* **Exercise goal**
Pull out each line in the entries below that contains the word "nacelle", and copy those lines.

Items from a data source:
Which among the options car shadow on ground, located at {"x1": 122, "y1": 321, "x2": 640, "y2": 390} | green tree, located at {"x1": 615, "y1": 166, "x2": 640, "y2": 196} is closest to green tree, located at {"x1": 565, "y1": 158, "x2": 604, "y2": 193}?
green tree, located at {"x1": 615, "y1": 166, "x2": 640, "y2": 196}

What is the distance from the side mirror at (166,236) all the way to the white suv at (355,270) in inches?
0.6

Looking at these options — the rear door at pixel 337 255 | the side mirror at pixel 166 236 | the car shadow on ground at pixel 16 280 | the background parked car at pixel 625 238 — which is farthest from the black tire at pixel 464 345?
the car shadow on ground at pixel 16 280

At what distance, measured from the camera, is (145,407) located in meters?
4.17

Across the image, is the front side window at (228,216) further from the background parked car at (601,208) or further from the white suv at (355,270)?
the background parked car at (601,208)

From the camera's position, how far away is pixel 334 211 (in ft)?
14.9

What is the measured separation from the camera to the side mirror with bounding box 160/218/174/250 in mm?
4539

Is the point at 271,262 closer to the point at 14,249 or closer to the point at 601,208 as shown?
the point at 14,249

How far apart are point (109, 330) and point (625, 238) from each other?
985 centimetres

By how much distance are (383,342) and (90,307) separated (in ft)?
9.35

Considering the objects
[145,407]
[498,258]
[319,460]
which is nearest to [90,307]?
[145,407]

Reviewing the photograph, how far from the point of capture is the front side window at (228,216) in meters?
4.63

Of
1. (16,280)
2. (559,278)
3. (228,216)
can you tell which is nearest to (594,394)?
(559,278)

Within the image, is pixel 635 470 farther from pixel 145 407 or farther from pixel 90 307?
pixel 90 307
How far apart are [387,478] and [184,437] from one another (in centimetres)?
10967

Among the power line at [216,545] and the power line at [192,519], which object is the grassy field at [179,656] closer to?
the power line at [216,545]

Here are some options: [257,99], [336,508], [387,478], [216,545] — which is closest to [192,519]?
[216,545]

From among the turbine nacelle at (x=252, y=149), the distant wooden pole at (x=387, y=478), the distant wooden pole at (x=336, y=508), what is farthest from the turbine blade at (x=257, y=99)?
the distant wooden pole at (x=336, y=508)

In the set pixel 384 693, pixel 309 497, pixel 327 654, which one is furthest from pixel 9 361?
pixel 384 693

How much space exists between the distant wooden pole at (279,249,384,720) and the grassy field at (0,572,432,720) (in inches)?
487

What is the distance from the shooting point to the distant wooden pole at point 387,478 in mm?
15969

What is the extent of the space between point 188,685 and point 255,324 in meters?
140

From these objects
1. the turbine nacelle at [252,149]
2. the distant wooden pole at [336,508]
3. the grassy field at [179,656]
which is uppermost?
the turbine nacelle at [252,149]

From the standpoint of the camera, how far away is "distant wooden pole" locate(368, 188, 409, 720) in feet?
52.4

* **Task output**
From among the turbine nacelle at (x=252, y=149), the distant wooden pole at (x=387, y=478), the distant wooden pole at (x=336, y=508), what is farthest from the turbine blade at (x=257, y=99)?
1. the turbine nacelle at [252,149]
the turbine nacelle at [252,149]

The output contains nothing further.